The moment you’ve established it up to mop, you merely put it on the floor and push the commence button. It uses no specific method for this it merely snakes through the area, leaving powering a shiny, skinny layer of moisture. I spilled random liquids of various viscosity on the floor, and all have been wiped absent, but it did not make a dent in the bit of paint left by my daughter previously in the day—not that I envisioned it to. The mopping consists strictly of dragging a moist pad throughout the floor, just after all, with none of the agitation that would be necessary to scrub harder-to-take away stains and encrusted dried liquid. In all, my floor seemed much better.
Testing out of the way, I determined to get a appear at what assessments mentioned about this robot’s predecessor, the RoboVac G30 Edge.

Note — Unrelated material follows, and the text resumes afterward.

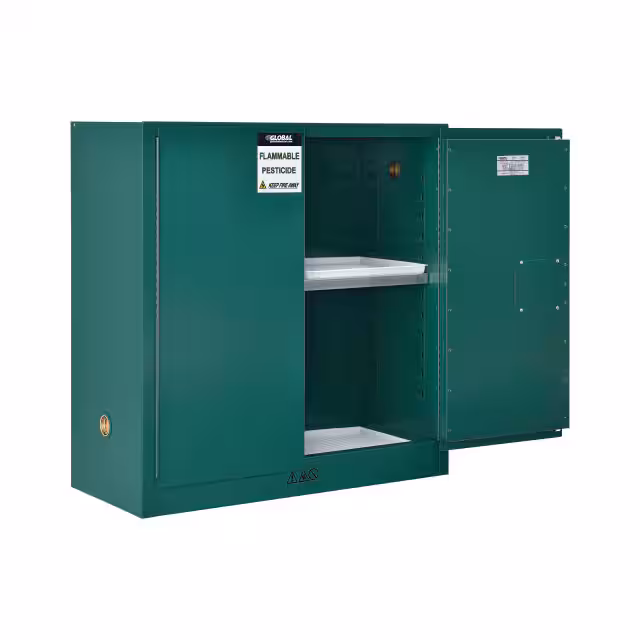 EC300G-P Global Industrial  Arredamento e attrezzature per postazioni di lavoro - Armadi di sicurezza per materiali pericolosi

Problems generally centered close to mapping and wayfinding—the G30 would get misplaced a lot, get caught cleansing one space obsessively, or not uncover its way again following cleaning. I noticed all of this occur, but getting owned a rather dumb vacuum for going on 5 yrs, I’ve previously identified most of the dilemma areas and taken steps to block them off, and I dared not let the vacuum go to any of the obstacle classes that are our bedrooms or business office. Also, it only at any time appeared not able to return residence if I began it in a further place, blowing up regardless of what map of my home it experienced stored. I can only speak to my own encounter, but none of the problems I go through about manifested in any unsurprising ways.

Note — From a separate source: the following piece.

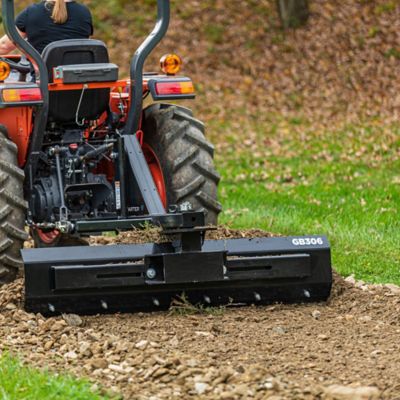 Image showing 8 th Tarter 6 ft. Grader Blade 300 Series Black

In the conclude, the eufy RoboVac G30 Hybrid appears to have its admirers for a rationale. It guidelines the bowl of inequity that consists of those people functions you only get if dropping 2 times this considerably dollars on a fancy auto-broom looks affordable to you, allowing a couple of them spill more than. Physically, it is a strong device, and I like the actuality so several components are replaceable. Application command is effortless and responsive, too. The mopping, on the other hand, looks like potentially far too minor benefit for the headache of set up and components upkeep afterward. I reckon it’s good to have, though, even if its evident virtues may well only exist in my creativity. Alas, it seemed to mobile phone it in a bit in the 1 space you would anticipate, just about 2 a long time into a planet that has robotic vacuums, it wouldn’t: basically vacuuming. Each individual time I ran it, I located small bits on the ground afterward that the screaming banshee that is my Roomba would have gotten—after randomly ping-ponging close to the place for 45 minutes.

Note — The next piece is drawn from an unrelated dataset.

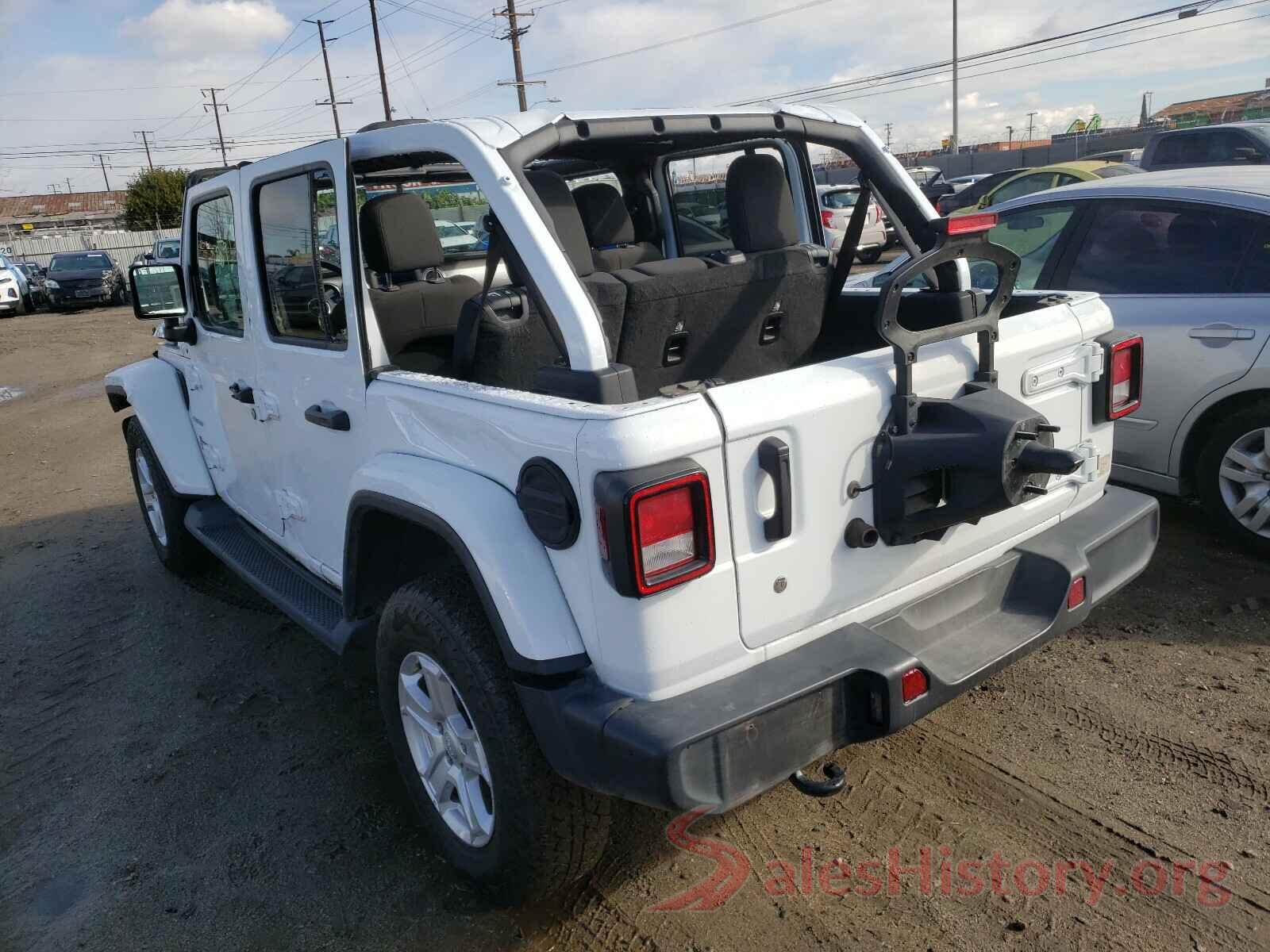 1C4HJXEN6KW624172 2019 JEEP WRANGLER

I really do not consider this is necessarily a failure of hardware—it frequently picks up most matters in its path—but individuals facet brushes can in some cases kick factors absent fairly than provide them in. Its reluctance to return to the center of the home at the time it begins edge cleansing signifies any parts flung away from it can continue to be neglected, ready for my barefoot to uncover afterwards. Finally it does an adequate occupation of cleaning and would be great in a house the place you can operate it on a schedule with out fear of it consuming your kid’s toys.
With a clean, pretty strong application interface, incredibly quiet operation, and easy servicing, the Eufy RoboVac G30 Hybrid sits pretty comfortably at its price tag place of $370—a very good benefit for those people who preserve factors tidy ample to be cleaned on a timetable by a little geometric buddy, when it releases later on this thirty day period. Just remember—as with most, if not all robot vacuums, don’t assume miracles.
README
- The Eufy RoboVac G30 Hybrid is quiet, rapidly, and wonderful at edges.
- But it at times flicks grime all-around in its place of choosing it up.
- The mop is a nice strategy, but variety of a goofy hassle.